Romildo Mendes e Juarez Damasceno são militares e apoiam Bolsonaro desde que era deputado. Damasceno diz que, depois que Bolsonaro assumiu o Planalto, os casos de corrupção pararam. Em sua avaliação, as denúncias feitas sobre suposto superfaturamento na compra de vacinas, rachadinha envolvendo os filhos do presidente, laranjas do PSL, na verdade, fazem parte de uma predisposição da mídia para atacar o clã Bolsonaro.

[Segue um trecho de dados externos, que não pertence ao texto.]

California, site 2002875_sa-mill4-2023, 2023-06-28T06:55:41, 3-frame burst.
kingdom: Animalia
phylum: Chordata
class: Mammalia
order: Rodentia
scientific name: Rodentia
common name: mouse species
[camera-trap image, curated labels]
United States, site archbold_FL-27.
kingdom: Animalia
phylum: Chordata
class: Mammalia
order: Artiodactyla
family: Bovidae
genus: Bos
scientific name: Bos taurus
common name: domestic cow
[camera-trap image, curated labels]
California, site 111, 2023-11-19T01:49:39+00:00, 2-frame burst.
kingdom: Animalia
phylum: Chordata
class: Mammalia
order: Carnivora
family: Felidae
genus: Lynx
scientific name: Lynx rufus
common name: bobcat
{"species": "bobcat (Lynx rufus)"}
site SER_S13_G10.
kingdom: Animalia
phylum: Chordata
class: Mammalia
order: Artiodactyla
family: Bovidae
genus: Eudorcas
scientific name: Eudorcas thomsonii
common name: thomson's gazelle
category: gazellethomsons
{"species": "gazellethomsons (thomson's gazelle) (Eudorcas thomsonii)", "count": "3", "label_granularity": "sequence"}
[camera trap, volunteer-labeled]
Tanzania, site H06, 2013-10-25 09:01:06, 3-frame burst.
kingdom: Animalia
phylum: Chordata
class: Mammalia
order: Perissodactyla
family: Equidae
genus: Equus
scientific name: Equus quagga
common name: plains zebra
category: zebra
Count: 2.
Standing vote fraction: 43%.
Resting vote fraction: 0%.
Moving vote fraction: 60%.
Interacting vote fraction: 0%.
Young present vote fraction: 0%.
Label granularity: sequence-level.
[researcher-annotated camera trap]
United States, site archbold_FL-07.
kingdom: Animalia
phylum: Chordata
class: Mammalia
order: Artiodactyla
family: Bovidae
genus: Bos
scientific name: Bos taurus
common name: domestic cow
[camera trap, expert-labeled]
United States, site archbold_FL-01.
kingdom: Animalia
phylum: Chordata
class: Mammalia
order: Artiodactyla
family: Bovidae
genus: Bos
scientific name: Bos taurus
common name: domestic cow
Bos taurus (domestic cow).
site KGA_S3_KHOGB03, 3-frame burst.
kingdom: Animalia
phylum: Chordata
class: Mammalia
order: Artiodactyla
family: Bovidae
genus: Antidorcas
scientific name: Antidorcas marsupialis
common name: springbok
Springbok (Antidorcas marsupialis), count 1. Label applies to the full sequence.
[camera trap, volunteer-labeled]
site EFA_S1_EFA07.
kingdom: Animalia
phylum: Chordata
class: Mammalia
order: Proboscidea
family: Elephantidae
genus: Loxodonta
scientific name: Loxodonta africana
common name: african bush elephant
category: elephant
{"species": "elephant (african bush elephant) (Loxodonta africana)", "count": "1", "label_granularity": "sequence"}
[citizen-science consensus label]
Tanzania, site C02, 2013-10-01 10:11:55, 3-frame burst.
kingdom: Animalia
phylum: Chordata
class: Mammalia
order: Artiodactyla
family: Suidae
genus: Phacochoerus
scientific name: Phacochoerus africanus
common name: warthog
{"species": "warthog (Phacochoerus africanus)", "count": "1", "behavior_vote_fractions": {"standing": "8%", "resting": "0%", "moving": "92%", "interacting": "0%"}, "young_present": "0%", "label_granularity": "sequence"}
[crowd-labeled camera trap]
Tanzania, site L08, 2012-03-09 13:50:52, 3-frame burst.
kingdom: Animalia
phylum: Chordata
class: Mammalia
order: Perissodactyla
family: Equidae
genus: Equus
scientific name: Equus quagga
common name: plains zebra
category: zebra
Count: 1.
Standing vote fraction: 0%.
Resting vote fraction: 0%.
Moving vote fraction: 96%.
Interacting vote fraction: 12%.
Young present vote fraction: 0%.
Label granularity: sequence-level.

Ambos ponderam, no entanto, que em três anos de governo, Bolsonaro atendeu apenas "demandas dos generais". Por isso, os dois militares tentam convencer colegas que não tiveram os pleitos atendidos a não abandonarem "o capitão" (ambos sempre citam a patente militar de Bolsonaro) para que as reinvindicações da categoria sejam atendidas num eventual segundo mandato. Em 26 de março, eles farão o primeiro encontro de conservadores da Macaíba para reforçar o apoio a Bolsonaro e pedir que mais gente se envolva na pré-campanha do presidente.
É com a ajuda de apoiadores como os que fazem parte do grupo "Tudo pela Pátria" que Bolsonaro vai contar para nos próximos meses tentar reverter a hegemonia petista na região Nordeste.
A tarefa deles -- e do governo -- vai além de querer multiplicar os conceitos conservadores. A missão, dizem, é convencer o eleitorado que as políticas assistenciais do governo, o pagamento do auxílio emergencial e, depois, do auxílio Brasil, melhoraram a vida na região, para que em outubro, sob as vestimentas amarela e verde do casal de Jardim de Piranhas, não haja uma camiseta vermelha.
--
*A pesquisa Genial/Quaest ouviu presencialmente 2 mil pessoas em 120 municípios, entre os dias 3 e 6 de fevereiro. A margem de erro é de 2 pontos percentuais para mais ou para menos e o nível de confiança é de 95%.